_Passage provided_:
## BEGIN
Discussion Intel current and future Lakes & Rapids thread

Abwx · Aug 3, 2019

Not wanting to add to this IPC debate since that s not the purpose of the thread, but it is worth being mentioned :

https://dash.harvard.edu/bitstream/handle/1/25415919/selse13vopt.pdf?sequence=1

OTT we ll see how the things settles once the chip will be tested elsewhere than in a controled environment without a proper OS.

DrMrLordX · Aug 3, 2019

Abwx said:
OTT we ll see how the things settles once the chip will be tested elsewhere than in a controled environment without a proper OS.

Intel will start selling these things eventually. Question is, how many reviewers will get samples?

ajc9988 · Aug 3, 2019

Yotsugi said:
CPU freq affects your average IPC because your memory doesn't go faster together with CPU.

That is NOT how this works, except as Andrei pointed out on how memory can effect IPC with changes to core frequency.

Let's do an example:

IPC is 10 instructions per cycle, and you run at 4GHz.

10 IPC * 4,000,000,000 = 40,000,000,000 Instructions per second.

Let's now say IPC is 12, but the speed is only 3.6GHz

12 IPC * 3,600,000,000 cycles per second = 43,200,000,000 Instructions per second.

Increasing CPU speed, if perfectly controlled for with other variables, works in this way. It increases the number of cycles per second, not effecting the IPC. If I left the IPC at 10, but reduced the frequency to 3.6, it would produce 36,000,000,000 Instructions per second.

What Andrei referred to below is that you cannot always control for other factors, like the memory subsystems, effects on cache and cache latency, etc. But that is a more advanced and nuanced statement than yours, which is that CPU freq effects the average IPC because your mem doesn't go faster together with cpu, to modify the quoted statement from you.

Zucker2k said:
I don't know what's funny because 1 CYCLE = 1 CLOCK CYCLE. Power budget is not a consideration in an IPC test. Jesus!!

I'm happy you said this, at least, and not that IPC is determined by power budget.

This is easily solved by making sure the memory subsystem is not a bottleneck in your test. Or, you could simply stick to manufacturer specs.

See explanation above and discussion with Andrei below.

SAAA said:
I was always curious of this notion so today I quickly tested with CPU-z to check if the myth stands (on a 8700k):

View attachment 9143

There's at best a 2% difference in scores running from 4.5 to 2.5 GHz fixed in bios, same RAM speed and timings. Myth busted?
## END
_Task requirements_: Reproduce the forum thread between "DrMrLordX · Aug" and "to core frequency.", inclusive, switching "memory" to "RAM". The records that come next have no connection to the forum thread.

_Dataset excerpts_:
## BEGIN
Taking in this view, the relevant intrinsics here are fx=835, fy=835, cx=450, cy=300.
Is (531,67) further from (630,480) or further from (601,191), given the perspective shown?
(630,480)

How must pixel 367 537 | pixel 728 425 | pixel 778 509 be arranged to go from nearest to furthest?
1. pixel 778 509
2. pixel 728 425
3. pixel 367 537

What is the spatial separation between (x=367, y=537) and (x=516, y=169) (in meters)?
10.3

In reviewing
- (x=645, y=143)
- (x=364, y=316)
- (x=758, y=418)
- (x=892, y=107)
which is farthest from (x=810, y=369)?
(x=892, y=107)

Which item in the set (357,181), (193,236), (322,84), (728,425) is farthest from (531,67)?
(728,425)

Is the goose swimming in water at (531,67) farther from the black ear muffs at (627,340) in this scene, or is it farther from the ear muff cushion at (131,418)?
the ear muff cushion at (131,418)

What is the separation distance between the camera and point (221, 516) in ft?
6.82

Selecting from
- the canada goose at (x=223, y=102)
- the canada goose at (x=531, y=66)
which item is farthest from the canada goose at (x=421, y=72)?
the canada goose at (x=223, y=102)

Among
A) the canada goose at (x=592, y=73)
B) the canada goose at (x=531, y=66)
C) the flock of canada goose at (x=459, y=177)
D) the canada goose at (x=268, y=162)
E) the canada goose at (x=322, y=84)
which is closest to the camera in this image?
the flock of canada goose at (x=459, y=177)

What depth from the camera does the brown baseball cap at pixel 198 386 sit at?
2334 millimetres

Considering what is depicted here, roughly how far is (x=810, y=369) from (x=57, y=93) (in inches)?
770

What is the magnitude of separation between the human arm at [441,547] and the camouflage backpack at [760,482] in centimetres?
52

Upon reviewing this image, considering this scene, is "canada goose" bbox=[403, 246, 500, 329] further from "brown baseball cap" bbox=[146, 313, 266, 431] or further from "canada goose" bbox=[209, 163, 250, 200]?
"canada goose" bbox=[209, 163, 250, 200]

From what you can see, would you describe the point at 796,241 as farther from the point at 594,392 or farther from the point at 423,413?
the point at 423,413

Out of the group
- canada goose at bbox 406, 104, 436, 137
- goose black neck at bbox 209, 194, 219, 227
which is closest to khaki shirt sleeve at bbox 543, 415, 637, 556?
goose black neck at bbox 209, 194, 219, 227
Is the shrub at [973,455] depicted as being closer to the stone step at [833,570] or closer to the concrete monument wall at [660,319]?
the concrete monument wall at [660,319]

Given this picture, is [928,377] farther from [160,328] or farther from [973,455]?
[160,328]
## END
_Written response_:
DrMrLordX · Aug 3, 2019

Abwx said:
OTT we ll see how the things settles once the chip will be tested elsewhere than in a controled environment without a proper OS.

Intel will start selling these things eventually. Question is, how many reviewers will get samples?

ajc9988 · Aug 3, 2019

Yotsugi said:
CPU freq affects your average IPC because your RAM doesn't go faster together with CPU.

That is NOT how this works, except as Andrei pointed out on how RAM can effect IPC with changes to core frequency.